● DATA SECTION
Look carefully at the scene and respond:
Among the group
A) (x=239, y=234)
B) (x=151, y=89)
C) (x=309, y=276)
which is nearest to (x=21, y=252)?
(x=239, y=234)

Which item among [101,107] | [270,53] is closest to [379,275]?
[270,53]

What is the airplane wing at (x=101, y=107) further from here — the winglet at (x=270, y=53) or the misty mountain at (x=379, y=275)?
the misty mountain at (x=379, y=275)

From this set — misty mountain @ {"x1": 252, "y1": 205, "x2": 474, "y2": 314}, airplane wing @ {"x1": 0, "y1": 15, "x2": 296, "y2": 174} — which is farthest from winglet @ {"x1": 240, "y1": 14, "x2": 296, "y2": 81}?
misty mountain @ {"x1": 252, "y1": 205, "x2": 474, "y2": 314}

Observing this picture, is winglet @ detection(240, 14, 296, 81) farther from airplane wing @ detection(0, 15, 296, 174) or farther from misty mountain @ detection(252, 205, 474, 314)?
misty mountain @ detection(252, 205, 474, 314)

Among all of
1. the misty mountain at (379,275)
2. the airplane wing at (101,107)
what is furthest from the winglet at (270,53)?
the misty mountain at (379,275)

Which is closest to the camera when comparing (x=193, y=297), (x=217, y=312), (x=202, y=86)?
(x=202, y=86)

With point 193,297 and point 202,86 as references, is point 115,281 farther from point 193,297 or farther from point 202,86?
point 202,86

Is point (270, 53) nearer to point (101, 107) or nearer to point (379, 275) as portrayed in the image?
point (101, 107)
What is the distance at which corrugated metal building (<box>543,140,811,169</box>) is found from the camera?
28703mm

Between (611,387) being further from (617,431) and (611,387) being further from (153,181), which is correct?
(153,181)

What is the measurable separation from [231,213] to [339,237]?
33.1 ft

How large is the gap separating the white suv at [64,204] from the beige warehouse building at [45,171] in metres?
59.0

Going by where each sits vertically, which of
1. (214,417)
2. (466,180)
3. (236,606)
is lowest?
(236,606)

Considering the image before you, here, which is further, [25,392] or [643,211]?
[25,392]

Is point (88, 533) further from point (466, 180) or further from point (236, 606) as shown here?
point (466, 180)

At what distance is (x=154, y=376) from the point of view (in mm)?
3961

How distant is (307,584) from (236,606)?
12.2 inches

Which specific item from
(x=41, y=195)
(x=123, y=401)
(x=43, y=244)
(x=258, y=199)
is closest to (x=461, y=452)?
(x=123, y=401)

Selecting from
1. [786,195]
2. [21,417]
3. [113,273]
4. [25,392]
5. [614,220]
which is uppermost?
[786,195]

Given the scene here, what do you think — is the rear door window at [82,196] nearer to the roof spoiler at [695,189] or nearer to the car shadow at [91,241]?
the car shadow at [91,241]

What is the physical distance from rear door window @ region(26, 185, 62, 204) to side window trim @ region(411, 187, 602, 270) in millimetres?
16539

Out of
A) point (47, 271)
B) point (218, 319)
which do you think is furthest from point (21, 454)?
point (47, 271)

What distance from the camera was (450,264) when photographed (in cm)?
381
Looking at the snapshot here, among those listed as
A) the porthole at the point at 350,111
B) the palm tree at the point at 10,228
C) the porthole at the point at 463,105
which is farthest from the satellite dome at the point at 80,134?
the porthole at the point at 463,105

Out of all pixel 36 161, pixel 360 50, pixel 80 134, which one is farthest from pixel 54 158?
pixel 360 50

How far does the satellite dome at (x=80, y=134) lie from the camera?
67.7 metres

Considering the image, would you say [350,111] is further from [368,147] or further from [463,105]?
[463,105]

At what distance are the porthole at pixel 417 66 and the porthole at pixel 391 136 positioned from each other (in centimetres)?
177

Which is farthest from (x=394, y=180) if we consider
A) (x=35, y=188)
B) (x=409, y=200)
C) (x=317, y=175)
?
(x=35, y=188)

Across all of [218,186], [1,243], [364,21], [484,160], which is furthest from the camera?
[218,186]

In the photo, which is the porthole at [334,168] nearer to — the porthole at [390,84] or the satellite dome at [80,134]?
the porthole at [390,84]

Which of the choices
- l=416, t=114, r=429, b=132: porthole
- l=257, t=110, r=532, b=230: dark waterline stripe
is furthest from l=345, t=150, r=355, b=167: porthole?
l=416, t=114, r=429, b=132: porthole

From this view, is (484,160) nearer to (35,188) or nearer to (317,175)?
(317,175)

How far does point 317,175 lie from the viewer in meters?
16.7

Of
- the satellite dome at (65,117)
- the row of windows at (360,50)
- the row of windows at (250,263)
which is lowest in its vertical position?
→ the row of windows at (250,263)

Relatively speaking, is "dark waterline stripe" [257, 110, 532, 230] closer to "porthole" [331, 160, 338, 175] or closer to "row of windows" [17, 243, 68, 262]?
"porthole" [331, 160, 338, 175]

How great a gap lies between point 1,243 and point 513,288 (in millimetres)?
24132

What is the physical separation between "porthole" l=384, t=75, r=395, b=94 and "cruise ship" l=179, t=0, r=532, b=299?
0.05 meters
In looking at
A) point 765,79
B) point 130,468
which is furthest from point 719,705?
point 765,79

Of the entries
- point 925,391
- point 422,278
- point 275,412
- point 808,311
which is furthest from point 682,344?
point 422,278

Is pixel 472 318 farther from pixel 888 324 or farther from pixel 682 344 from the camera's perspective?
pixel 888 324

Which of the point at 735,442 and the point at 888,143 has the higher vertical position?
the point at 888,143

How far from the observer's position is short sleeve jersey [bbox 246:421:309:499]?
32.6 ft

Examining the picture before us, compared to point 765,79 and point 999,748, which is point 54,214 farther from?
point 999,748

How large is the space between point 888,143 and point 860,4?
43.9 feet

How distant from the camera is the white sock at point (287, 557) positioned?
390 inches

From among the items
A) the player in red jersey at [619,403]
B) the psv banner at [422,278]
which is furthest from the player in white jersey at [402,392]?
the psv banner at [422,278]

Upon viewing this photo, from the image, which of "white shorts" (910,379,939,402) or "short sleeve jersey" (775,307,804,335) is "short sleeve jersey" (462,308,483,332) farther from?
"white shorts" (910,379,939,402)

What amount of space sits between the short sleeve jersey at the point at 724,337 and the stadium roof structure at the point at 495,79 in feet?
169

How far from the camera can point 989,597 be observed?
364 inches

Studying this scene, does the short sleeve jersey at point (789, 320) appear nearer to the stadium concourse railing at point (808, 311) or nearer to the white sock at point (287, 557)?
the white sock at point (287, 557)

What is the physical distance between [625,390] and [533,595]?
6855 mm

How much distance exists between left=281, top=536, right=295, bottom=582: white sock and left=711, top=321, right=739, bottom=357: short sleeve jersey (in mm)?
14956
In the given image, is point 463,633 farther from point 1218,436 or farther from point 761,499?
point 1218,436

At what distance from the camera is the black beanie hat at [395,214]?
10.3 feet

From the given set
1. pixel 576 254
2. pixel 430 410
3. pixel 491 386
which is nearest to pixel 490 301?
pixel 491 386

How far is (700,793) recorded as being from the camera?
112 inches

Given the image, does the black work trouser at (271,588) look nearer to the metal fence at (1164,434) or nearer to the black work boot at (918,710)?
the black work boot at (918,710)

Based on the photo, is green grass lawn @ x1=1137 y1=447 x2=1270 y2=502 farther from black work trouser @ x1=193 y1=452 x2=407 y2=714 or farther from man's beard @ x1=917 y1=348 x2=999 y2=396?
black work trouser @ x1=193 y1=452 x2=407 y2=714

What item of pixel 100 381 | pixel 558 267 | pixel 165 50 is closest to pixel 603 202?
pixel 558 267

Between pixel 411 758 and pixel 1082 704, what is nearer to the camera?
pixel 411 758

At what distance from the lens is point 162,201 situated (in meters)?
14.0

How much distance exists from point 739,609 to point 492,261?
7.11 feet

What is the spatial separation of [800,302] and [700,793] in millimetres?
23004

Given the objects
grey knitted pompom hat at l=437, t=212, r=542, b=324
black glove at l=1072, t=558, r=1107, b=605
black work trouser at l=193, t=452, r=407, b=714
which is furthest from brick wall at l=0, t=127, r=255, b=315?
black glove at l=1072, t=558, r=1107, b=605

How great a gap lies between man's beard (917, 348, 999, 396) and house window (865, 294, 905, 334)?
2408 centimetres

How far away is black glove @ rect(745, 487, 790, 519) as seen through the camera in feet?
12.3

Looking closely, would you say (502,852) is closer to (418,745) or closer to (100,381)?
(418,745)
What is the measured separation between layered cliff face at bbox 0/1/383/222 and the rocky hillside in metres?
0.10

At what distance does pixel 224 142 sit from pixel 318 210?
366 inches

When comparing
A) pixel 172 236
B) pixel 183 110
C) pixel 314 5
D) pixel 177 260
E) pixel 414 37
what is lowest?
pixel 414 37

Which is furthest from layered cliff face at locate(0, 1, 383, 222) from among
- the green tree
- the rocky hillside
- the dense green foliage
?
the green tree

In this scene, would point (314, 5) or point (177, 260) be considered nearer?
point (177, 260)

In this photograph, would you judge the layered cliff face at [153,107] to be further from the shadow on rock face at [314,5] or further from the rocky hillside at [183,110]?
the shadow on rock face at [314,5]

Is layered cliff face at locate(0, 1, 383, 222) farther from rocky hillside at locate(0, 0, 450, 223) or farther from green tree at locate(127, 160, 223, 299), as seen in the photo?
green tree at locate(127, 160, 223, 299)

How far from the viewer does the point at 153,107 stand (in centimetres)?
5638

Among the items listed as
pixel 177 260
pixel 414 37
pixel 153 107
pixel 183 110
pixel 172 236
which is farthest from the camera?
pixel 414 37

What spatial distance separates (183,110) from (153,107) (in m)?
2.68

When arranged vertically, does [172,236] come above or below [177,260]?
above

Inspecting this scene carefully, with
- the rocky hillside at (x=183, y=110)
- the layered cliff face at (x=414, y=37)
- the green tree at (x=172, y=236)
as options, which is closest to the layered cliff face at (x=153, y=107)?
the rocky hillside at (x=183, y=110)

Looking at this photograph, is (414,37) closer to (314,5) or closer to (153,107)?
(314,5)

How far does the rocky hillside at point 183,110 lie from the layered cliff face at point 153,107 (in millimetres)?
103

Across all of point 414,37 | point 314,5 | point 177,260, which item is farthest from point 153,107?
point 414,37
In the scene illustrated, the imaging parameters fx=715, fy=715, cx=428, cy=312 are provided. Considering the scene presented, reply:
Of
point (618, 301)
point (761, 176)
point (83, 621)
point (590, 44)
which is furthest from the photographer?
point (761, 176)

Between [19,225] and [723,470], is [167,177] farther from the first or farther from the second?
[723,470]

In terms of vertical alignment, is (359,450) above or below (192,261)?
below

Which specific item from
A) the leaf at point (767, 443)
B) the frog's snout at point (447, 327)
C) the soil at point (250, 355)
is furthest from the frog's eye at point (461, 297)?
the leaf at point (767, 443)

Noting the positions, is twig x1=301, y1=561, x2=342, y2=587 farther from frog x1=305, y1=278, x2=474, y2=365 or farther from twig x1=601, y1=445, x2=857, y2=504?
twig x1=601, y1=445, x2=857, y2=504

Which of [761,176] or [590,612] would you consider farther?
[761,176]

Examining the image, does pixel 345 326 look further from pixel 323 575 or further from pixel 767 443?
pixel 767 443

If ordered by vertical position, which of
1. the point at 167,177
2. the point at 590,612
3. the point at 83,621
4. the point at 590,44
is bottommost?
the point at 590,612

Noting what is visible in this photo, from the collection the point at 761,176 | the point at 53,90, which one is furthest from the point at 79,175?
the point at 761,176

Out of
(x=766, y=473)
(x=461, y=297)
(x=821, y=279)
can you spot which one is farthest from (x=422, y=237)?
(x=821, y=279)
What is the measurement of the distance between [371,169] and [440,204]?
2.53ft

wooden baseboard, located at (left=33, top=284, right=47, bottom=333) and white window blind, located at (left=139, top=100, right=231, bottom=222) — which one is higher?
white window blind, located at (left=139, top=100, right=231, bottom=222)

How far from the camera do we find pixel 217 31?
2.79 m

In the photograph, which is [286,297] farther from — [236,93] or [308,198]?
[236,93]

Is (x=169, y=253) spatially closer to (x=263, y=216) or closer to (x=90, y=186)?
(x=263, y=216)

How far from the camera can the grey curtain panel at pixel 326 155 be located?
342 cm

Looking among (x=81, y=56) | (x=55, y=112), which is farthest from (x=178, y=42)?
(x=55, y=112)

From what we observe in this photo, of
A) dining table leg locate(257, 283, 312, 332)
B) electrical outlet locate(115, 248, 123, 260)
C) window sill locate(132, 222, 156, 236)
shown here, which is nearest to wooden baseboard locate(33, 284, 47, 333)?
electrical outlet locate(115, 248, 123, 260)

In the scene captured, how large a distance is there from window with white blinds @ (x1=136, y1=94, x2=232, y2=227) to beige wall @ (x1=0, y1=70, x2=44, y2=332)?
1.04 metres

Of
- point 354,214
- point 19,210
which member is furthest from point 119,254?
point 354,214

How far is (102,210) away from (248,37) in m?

● TASK STATEMENT
Starting at the line containing "wooden baseboard, located" and ending at the final line of the listing above, rewrite those lines as a numbered list and leave out any blank lines.

● FINISHED EXERCISE
1. wooden baseboard, located at (left=33, top=284, right=47, bottom=333) and white window blind, located at (left=139, top=100, right=231, bottom=222) — which one is higher?
2. white window blind, located at (left=139, top=100, right=231, bottom=222)
3. How far from the camera do we find pixel 217 31?
4. 2.79 m
5. In the photograph, which is [286,297] farther from — [236,93] or [308,198]?
6. [236,93]
7. Is (x=169, y=253) spatially closer to (x=263, y=216) or closer to (x=90, y=186)?
8. (x=263, y=216)
9. How far from the camera can the grey curtain panel at pixel 326 155 be located?
10. 342 cm
11. Looking among (x=81, y=56) | (x=55, y=112), which is farthest from (x=178, y=42)?
12. (x=55, y=112)
13. From what we observe in this photo, of
14. A) dining table leg locate(257, 283, 312, 332)
15. B) electrical outlet locate(115, 248, 123, 260)
16. C) window sill locate(132, 222, 156, 236)
17. shown here, which is nearest to wooden baseboard locate(33, 284, 47, 333)?
18. electrical outlet locate(115, 248, 123, 260)
19. In the scene captured, how large a distance is there from window with white blinds @ (x1=136, y1=94, x2=232, y2=227) to beige wall @ (x1=0, y1=70, x2=44, y2=332)?
20. 1.04 metres
21. Of
22. - point 354,214
23. - point 19,210
24. which member is furthest from point 119,254?
25. point 354,214
26. How far is (102,210) away from (248,37) in m?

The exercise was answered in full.